:: Set exercise ::
Where the line holding "How great a" appears, start copying, and continue exactly through the last line of the listing, skipping pictures.

** Begin **

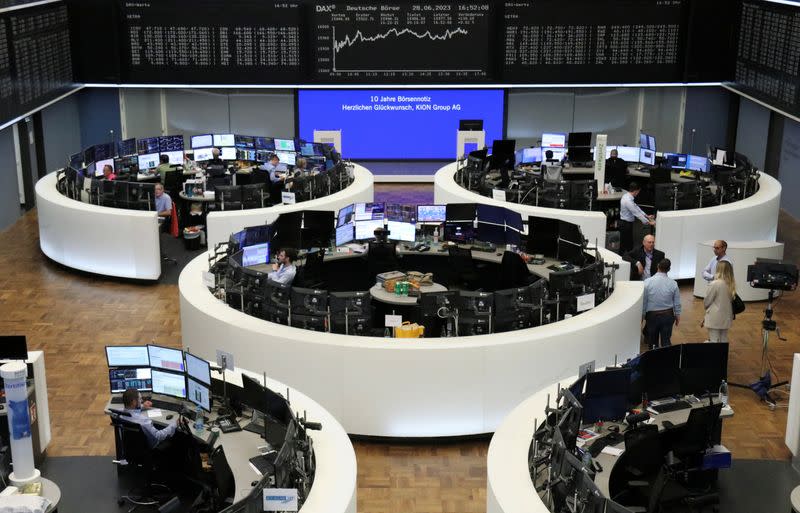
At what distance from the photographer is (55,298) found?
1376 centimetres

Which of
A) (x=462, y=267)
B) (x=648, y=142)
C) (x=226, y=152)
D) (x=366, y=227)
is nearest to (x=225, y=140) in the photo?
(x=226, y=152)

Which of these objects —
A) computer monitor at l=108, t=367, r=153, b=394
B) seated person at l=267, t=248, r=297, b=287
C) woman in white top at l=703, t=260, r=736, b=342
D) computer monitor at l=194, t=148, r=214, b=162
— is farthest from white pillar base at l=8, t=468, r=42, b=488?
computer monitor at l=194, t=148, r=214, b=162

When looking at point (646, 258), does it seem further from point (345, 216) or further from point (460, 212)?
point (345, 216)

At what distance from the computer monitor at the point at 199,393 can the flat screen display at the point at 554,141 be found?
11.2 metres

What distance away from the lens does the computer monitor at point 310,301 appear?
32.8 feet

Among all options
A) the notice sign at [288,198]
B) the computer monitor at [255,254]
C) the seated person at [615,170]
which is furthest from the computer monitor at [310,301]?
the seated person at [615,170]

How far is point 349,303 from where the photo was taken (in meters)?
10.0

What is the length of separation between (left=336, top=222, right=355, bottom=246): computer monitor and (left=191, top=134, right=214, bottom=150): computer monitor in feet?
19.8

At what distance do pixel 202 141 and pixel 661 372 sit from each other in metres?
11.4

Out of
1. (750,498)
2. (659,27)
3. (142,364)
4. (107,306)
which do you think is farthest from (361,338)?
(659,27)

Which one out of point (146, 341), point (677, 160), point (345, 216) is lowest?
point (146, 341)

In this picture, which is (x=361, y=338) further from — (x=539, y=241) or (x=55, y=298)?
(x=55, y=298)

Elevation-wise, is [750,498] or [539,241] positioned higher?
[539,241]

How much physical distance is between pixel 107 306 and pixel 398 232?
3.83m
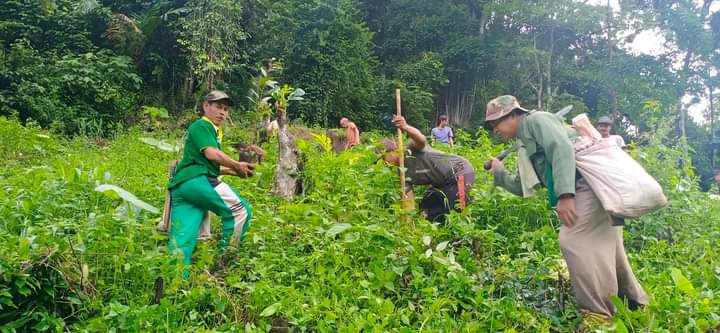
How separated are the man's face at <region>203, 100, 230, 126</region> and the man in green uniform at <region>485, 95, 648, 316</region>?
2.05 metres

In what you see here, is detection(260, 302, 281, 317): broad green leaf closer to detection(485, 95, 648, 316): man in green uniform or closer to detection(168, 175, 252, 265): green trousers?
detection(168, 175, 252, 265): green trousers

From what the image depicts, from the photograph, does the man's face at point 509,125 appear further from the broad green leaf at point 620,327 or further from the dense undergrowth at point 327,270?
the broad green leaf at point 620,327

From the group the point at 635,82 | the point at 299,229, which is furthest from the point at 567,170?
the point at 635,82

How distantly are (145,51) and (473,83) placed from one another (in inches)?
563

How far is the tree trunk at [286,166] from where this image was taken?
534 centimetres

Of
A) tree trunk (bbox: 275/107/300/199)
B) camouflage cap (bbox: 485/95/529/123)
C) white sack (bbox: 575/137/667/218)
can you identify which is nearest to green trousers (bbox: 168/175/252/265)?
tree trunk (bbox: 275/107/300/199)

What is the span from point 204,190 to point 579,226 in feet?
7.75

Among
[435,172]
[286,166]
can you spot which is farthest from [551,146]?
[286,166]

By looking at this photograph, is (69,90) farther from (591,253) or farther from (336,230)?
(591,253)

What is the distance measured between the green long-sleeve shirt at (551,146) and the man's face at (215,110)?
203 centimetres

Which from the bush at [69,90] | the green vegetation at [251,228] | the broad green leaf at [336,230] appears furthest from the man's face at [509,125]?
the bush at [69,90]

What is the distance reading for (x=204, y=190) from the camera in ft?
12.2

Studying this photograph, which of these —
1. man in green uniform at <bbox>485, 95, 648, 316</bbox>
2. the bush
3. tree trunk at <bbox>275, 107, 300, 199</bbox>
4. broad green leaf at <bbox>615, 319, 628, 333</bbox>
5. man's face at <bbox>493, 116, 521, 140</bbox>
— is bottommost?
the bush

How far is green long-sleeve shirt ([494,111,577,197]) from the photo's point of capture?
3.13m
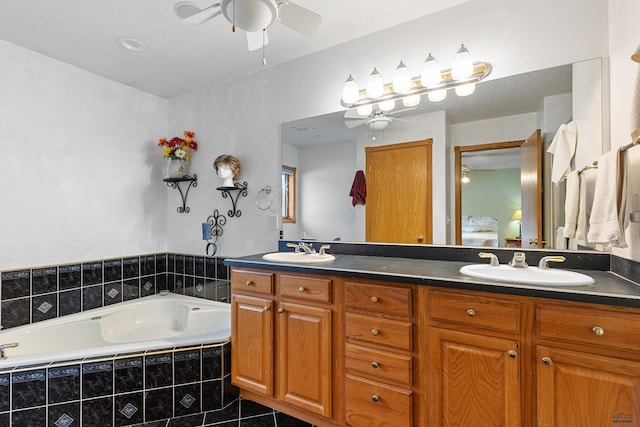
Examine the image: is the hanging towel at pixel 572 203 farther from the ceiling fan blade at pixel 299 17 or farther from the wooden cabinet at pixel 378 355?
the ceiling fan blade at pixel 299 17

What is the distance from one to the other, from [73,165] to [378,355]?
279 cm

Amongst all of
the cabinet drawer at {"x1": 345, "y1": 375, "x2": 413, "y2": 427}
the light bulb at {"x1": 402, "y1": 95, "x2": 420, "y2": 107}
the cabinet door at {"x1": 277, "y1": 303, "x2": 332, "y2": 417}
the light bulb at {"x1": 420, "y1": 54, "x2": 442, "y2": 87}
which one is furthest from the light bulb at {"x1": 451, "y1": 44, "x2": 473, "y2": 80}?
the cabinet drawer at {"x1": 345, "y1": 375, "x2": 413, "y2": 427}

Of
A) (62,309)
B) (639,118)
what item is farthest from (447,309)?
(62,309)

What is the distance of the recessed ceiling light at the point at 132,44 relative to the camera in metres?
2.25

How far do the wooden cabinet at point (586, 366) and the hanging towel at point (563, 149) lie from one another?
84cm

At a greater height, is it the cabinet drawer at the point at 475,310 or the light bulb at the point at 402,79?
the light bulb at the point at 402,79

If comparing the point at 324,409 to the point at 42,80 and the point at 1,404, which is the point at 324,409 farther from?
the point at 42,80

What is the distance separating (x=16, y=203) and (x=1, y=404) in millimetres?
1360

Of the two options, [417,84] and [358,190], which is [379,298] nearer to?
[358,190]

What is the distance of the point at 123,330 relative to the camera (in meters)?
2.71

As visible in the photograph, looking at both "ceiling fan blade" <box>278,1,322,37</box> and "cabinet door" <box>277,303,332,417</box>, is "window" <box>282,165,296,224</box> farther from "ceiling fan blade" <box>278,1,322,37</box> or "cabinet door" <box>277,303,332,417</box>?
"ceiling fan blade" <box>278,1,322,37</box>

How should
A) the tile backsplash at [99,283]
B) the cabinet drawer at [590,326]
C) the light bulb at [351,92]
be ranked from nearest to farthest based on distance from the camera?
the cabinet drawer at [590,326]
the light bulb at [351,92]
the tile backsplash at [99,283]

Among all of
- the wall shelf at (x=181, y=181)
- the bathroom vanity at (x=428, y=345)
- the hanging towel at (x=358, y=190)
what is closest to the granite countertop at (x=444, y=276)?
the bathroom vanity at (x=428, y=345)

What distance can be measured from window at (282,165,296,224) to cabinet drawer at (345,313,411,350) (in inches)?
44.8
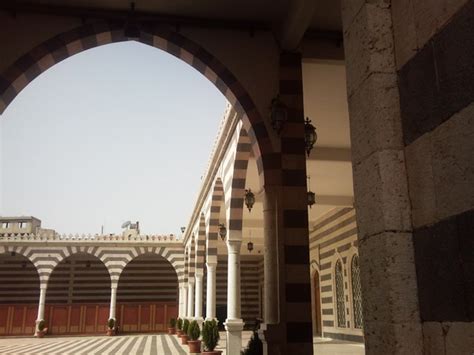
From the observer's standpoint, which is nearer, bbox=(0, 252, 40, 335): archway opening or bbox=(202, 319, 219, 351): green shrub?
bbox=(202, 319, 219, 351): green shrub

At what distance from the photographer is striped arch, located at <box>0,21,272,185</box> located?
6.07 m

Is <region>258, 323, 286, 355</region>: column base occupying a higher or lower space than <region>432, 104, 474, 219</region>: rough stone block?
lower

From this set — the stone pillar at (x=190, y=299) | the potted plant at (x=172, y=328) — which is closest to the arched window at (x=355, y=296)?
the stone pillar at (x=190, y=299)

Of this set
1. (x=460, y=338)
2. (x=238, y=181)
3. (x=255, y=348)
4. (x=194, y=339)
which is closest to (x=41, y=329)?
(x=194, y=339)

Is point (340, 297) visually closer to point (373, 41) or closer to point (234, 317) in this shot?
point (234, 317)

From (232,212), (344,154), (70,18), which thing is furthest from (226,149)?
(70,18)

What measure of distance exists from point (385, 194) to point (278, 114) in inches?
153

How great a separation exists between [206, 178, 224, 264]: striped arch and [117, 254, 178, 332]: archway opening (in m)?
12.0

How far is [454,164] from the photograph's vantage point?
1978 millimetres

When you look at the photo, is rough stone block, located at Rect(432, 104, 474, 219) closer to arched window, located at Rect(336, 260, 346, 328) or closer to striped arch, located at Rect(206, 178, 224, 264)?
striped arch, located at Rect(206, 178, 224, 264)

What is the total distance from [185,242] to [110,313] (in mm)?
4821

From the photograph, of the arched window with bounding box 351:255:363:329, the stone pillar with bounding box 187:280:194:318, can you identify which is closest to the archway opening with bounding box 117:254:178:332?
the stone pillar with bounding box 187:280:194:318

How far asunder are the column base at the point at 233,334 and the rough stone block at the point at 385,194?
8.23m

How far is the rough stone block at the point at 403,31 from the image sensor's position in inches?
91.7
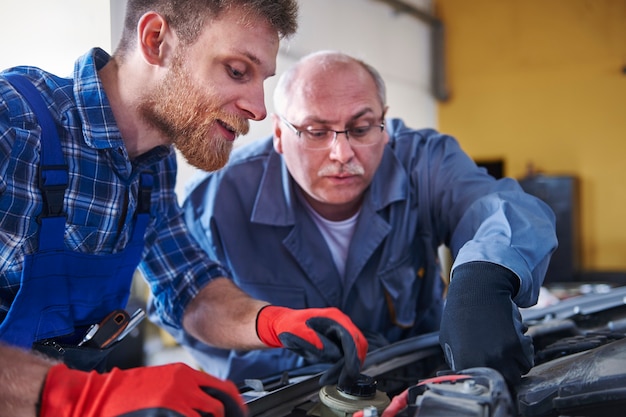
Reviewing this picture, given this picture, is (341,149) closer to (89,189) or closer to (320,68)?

** End **

:: Output ::
How great a separation exists between [206, 178, 224, 264]: striped arch and [117, 254, 178, 332]: archway opening (in m)?
12.0

How far is [454,164] from the photograph's vantage point?
1978 millimetres

When you look at the photo, is rough stone block, located at Rect(432, 104, 474, 219) closer to arched window, located at Rect(336, 260, 346, 328) or closer to striped arch, located at Rect(206, 178, 224, 264)?
striped arch, located at Rect(206, 178, 224, 264)

What is the total distance from [185,242] to [110,313] (in mm)?
4821

From the photograph, of the arched window with bounding box 351:255:363:329, the stone pillar with bounding box 187:280:194:318, can you identify which is closest to the archway opening with bounding box 117:254:178:332?
the stone pillar with bounding box 187:280:194:318

How far asunder are the column base at the point at 233,334 and the rough stone block at the point at 385,194?
8.23m

How far is the rough stone block at the point at 403,31 from the image sensor's position in inches?
91.7
Reviewing this picture, given this picture, is (341,149) closer to (89,189) or closer to (320,68)?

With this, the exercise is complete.